The aim is to develop an application which will detect the programming language used in a snippet of code using machine learning. It will add to the flavor if we can add some more interpretation, like displaying some confidence score and some key features which lead to the classification.

Initial Thoughts and Ideas

  • All programming languages are written following some structures and rules, so writing some algorithm to detect those rules or heuristics can be an approach, but then writing rules for 30+ languages seems to be a very unfeasible task. Detecting languages based on keywords or file extensions are also ruled out as somebody might pass python code with .txt extension.

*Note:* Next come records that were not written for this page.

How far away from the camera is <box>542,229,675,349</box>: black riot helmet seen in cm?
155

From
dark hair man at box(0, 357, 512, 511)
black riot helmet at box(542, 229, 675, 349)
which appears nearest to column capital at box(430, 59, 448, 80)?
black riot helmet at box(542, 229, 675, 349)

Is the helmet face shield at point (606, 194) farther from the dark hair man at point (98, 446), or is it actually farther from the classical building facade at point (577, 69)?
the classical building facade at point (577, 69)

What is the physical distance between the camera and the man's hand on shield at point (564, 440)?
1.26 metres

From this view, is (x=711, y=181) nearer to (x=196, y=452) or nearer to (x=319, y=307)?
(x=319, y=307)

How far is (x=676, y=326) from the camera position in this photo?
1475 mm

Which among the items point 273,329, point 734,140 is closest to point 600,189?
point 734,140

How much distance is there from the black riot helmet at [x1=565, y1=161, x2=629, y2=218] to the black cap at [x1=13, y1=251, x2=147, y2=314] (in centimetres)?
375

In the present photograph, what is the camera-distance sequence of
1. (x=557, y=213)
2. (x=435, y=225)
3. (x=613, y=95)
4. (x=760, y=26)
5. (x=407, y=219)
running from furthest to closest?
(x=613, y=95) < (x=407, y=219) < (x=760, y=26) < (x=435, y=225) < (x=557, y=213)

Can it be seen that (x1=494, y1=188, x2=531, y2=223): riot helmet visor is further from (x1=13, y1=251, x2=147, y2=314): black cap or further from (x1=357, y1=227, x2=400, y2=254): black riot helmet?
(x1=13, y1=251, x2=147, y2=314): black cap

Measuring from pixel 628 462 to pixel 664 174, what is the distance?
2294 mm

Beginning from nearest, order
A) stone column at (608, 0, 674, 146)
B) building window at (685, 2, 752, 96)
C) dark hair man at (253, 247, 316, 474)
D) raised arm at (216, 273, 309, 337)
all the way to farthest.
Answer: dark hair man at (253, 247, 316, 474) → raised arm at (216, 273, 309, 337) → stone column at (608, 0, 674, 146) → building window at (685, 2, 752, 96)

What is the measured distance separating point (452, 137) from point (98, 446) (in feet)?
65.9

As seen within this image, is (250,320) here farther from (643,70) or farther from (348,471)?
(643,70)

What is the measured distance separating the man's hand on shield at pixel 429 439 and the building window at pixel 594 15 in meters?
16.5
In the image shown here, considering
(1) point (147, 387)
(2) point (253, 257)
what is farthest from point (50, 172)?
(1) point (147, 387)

  • Data credits - We got data thanks to a similar work of @andreasjansson Refer Link

Experiments Details

Refer IPython notebook

  • Started with relatively smaller snippets(code within range of len 250-500 chars) to keep the data balanced and do some fast parameter tunings. After that we fed the whole training data for all the languages (around 10000 snippets) to the selected classifier.

  • We used TfIdf bi-gram vectors and features capped to 120000. While fitting TfIdf vectors, we clubbed the training data(code snippets) together grouped on languages, instead of keeping all snippets as separate docs.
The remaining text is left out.